Material to process:
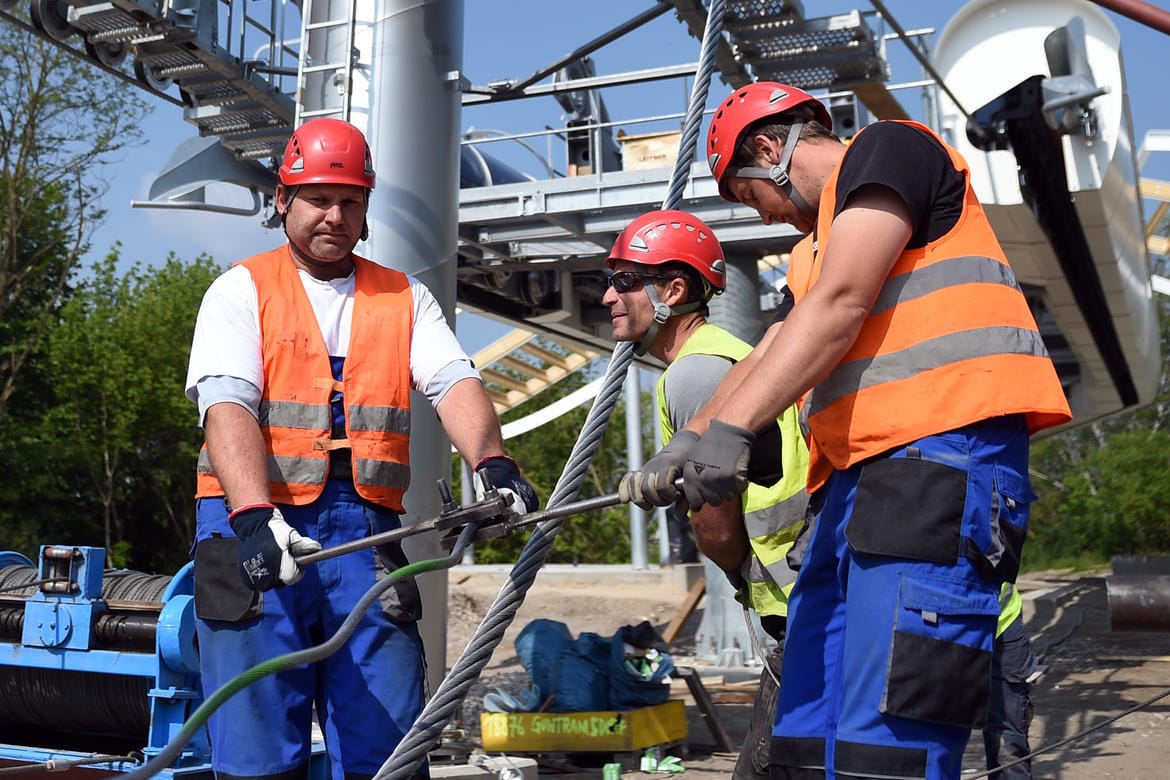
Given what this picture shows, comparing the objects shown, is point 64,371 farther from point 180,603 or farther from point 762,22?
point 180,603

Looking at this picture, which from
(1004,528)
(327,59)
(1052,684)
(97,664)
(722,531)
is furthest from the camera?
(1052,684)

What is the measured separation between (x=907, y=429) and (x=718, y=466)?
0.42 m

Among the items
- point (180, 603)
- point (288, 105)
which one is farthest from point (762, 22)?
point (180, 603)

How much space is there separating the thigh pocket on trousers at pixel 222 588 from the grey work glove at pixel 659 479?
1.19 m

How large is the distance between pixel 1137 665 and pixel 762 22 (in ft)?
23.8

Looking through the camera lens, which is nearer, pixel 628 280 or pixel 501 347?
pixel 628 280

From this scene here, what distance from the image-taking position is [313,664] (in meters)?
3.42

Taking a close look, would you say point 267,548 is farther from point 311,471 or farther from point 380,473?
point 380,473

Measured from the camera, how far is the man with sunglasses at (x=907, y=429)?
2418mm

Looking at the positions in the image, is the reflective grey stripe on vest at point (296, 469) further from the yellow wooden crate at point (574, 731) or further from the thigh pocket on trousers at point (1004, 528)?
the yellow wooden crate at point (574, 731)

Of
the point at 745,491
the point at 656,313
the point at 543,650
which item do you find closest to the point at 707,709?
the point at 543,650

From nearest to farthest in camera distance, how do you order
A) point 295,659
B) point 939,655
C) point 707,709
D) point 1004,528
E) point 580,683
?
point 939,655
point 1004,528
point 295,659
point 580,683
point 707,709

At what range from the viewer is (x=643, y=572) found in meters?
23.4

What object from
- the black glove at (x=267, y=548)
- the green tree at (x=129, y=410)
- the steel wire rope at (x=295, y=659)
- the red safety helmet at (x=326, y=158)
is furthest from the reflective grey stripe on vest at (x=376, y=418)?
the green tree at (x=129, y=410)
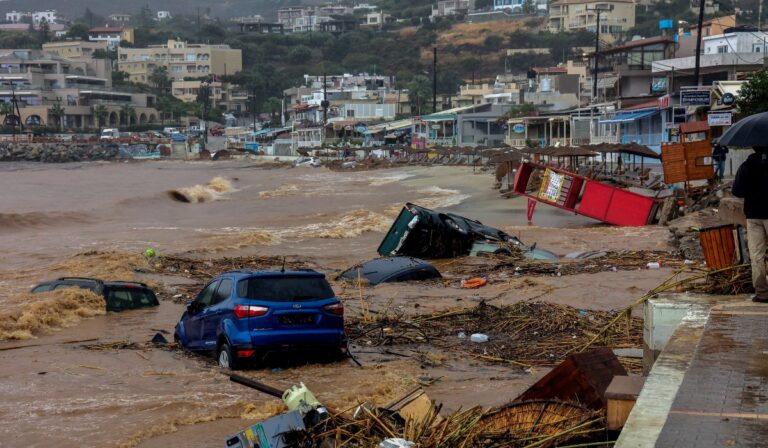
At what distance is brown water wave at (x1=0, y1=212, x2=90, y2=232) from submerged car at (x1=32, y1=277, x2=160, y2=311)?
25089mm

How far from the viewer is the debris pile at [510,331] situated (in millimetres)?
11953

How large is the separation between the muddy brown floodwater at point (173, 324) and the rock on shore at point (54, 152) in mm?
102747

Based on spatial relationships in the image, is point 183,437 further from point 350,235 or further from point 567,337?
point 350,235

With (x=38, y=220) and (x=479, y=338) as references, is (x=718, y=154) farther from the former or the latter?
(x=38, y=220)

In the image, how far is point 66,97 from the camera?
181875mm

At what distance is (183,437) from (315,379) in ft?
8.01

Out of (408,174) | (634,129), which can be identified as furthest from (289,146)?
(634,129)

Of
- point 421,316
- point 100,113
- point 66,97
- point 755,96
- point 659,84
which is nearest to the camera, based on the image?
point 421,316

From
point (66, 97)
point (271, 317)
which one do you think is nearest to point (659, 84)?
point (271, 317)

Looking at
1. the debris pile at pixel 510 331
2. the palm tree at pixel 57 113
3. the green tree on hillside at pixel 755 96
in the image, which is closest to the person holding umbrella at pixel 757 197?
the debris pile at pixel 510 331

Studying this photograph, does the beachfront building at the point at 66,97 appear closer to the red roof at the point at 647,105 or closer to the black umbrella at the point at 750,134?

What is required: Please pull out every line of the items above that contains the word "tree" and copy each such line in full.

Finished exercise:
- the green tree at (x=129, y=410)
the green tree at (x=129, y=410)
2. the palm tree at pixel 57 113
3. the green tree on hillside at pixel 755 96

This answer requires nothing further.